If that’s what the Giants imagined, then the franchise still happily resided in 1989. Conventional wisdom and modern trends didn’t scare the organization away from using such a high pick on a running back. However, the time is quickly approaching when one of the NFL’s oldest franchises might soon feel a growing pit in its stomach over its fourth-year running back.
The Giants are progressing cautiously in Saquon Barkley’s return from a knee injury
You’ll be forgiven for forgetting that, yes, Barkley played last year. The dynamic running back totaled 34 yards on 19 carries, an ugly 1.8 yards per attempt, before tearing his ACL in a Week 2 loss to the Chicago Bears.
Nearly a year later, Barkley is still making his way back. He returned to practice in mid-August and recently began participating in seven-on-seven and 11-on-11 drills.
According to the Giants’ official website, Barkley said he is champing at the bit to play again. The Giants kept the 24-year-old running back out of any preseason action.
“I definitely want to get hit again. To me, it’s not just the hitting; it’s just playing football. Even though I only took two reps and a couple of reps in seven-on-seven, those reps are so valuable right now and going to help me in the long run.”Saquon Barkley
As of publication, the Giants had not announced if Barkley would play against the Denver Broncos in Week 1.
The Giants may need to soon accept they shouldn’t have drafted Barkley so high
Barkley immediately did his best to silence his critics in 2018, earning Offensive Rookie of the Year honors and running for 1,307 yards and 11 touchdowns in 16 starts. He also turned 91 receptions into 721 yards and four touchdowns.
However, those doubters were never going to go away so quickly. The once-common sight of running backs going early in the NFL draft is now on vacation with the dodo. Teams realized in the 2010s that it made far more logistical and financial sense to select a potential game-changing running back in the second or third round instead of within the first 20 picks.
Think about the best active running backs in the NFL right now. New Orleans Saints standout Alvin Kamara was a third-round pick in 2017. The Green Bay Packers selected Aaron Jones two rounds later that year. Tennessee Titans star Derrick Henry, who joined the 2,000-yard rushing club last year, was a second-round pick in 2016.
All arrived on cheap four-year contracts and eventually signed extensions. Depending on what happens with Barkley, the Giants may not even re-sign him following the 2022 season. He missed time in 2019 with an ankle injury and had an embarrassing start to the 2020 season before he tore his ACL.

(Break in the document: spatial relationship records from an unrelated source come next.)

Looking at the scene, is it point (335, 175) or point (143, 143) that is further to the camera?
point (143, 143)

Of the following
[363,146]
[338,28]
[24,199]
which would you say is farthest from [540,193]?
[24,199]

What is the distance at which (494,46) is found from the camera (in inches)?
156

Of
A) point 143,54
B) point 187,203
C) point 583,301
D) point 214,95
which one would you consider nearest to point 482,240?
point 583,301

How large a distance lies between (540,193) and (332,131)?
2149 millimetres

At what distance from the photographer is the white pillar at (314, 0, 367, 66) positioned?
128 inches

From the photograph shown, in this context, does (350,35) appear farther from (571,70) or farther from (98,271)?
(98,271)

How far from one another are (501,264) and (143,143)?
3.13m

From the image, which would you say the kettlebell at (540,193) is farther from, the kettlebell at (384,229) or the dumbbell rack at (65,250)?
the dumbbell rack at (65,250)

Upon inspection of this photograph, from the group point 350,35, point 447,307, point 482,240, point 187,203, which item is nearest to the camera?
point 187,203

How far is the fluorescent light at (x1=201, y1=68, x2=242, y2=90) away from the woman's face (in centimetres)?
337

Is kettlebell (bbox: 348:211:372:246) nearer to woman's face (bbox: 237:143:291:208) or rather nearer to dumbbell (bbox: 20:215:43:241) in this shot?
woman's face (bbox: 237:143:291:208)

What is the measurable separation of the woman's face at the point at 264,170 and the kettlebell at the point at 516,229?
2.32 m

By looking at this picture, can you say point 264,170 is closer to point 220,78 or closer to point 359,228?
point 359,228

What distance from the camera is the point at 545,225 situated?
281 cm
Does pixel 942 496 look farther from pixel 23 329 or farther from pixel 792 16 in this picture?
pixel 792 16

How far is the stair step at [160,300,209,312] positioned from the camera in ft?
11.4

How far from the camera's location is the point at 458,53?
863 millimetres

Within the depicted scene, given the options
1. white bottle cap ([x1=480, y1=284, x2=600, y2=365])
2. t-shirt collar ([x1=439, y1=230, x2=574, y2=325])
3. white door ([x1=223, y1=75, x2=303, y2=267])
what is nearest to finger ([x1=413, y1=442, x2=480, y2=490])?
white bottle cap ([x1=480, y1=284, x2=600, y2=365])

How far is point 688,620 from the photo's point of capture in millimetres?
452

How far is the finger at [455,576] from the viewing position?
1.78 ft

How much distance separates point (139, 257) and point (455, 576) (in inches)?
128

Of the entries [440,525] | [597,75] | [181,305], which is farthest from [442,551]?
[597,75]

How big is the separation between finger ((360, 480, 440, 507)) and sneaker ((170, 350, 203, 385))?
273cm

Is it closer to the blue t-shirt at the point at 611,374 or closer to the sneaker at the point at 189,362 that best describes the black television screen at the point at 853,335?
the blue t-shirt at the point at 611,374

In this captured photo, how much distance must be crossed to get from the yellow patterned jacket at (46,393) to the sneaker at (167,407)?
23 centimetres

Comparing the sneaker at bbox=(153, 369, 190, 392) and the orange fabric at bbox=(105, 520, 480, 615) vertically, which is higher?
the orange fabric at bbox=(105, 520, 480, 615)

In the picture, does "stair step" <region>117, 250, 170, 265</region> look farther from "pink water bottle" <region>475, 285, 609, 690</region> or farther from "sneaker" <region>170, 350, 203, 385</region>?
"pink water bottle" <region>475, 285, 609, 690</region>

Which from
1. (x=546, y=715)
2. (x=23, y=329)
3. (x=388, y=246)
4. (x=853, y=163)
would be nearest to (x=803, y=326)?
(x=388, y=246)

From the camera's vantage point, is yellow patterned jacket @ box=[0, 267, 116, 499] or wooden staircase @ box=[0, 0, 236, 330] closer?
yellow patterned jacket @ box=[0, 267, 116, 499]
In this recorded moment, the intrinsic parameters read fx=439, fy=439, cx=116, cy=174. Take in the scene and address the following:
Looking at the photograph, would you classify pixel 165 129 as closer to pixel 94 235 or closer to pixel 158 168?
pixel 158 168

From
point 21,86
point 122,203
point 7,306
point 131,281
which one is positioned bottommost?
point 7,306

Although Barkley dazzled in his rookie year, the Giants need to soon consider the possibility they made the wrong move. Instead of going for the sexy pick, the franchise could have drafted Notre Dame guard Quenton Nelson, who went four picks later and has become an All-Pro force for the Indianapolis Colts. Which would you rather have? A running back coming off a knee injury or a three-time first-team All-Pro guard?
Barkley still has plenty of time to prove his critics wrong
Look, Barkley is still only 24 years old. He’ll play the entire 2021 season at that age unless the Giants somehow find themselves representing the NFC in Super Bowl 56.
His age and experience as an explosive weapon should give Giants fans some level of optimism, but we’ll let others determine if those feelings are naive or not. If he runs for 1,100 yards and averages 4.5 yards per attempt this season, the selection won’t look as bad as we’re making it out to be.
The key, though, is victories. History looks back fondly on the Sanders selection in spite of the Detroit Lions’ lack of success because of the All-Pro running back’s dominance and the NFL’s trends at that time. Running backs went early and carried the ball over 300 times per season.
People will always criticize the selection unless Barkley lands in the Pro Football Hall of Fame or becomes a great running back who helps the Giants reach the postseason each year. The pressure is on the Penn State product to start working on proving his critics wrong.